Image-caption web data:
********

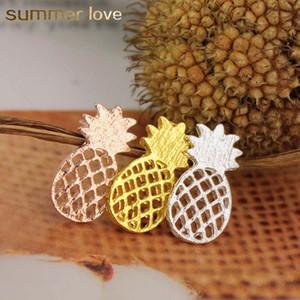 Güzel Gül Altın Gümüş Altın Kaplama Hollow Ananas saplama Küpe İçin Kadınlar Kişilik Tasarım Sevimli Alaşım Küpe Takı Charm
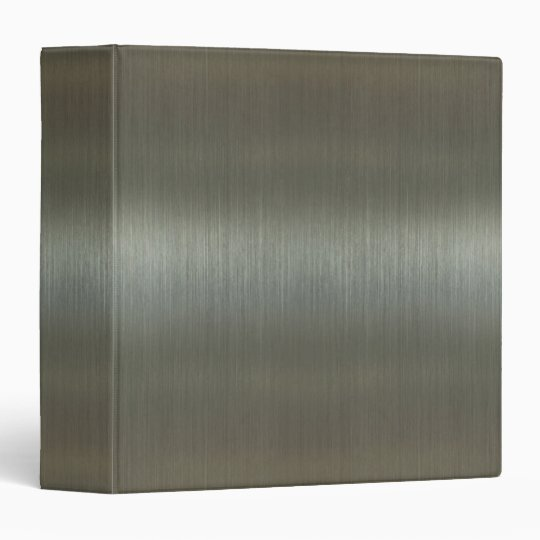 Brushed Aluminum 3 Ring Binder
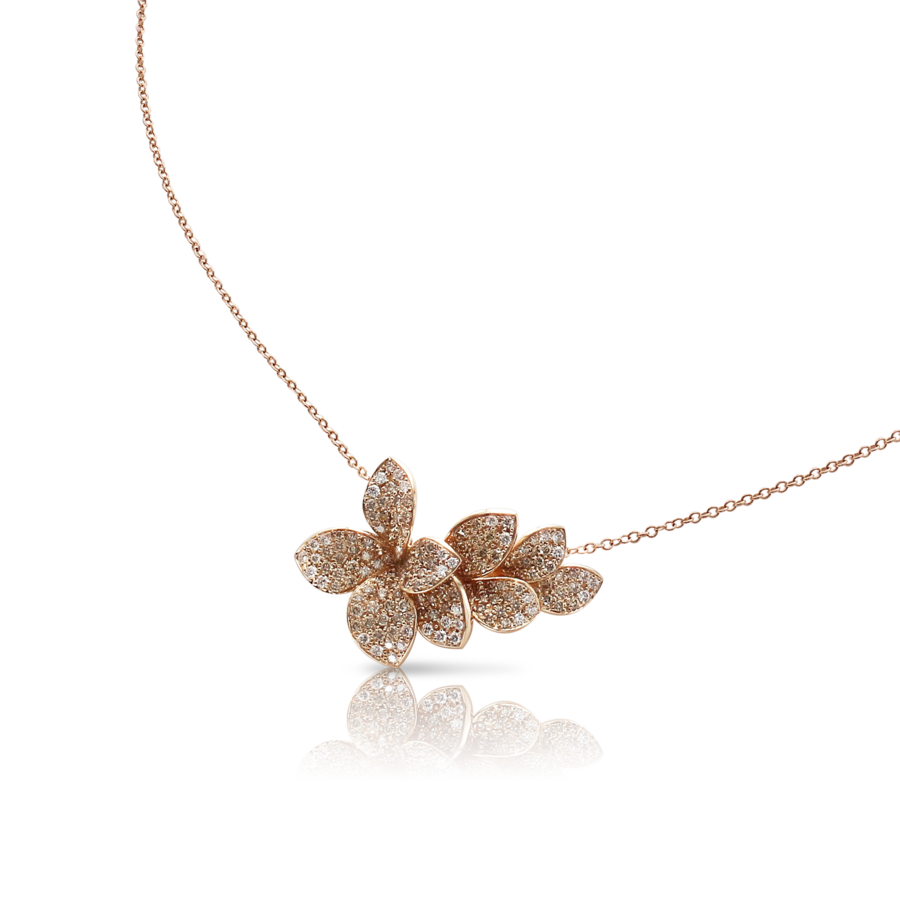 Necklace Stelle In Fiore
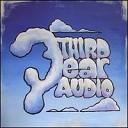 Third Ear Audio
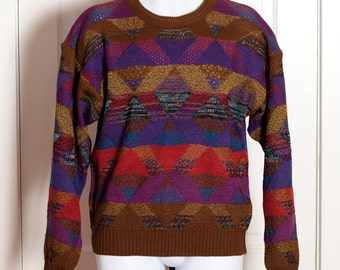 Men's 80s 90s Vintage Knit Sweater - colorful mens fashion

********

Only the lines from the line that contains "Third Ear Audio" through the end of the entries are to be written out, exactly and without pictures, both ends included.

 Third Ear Audio
 Men's 80s 90s Vintage Knit Sweater - colorful mens fashion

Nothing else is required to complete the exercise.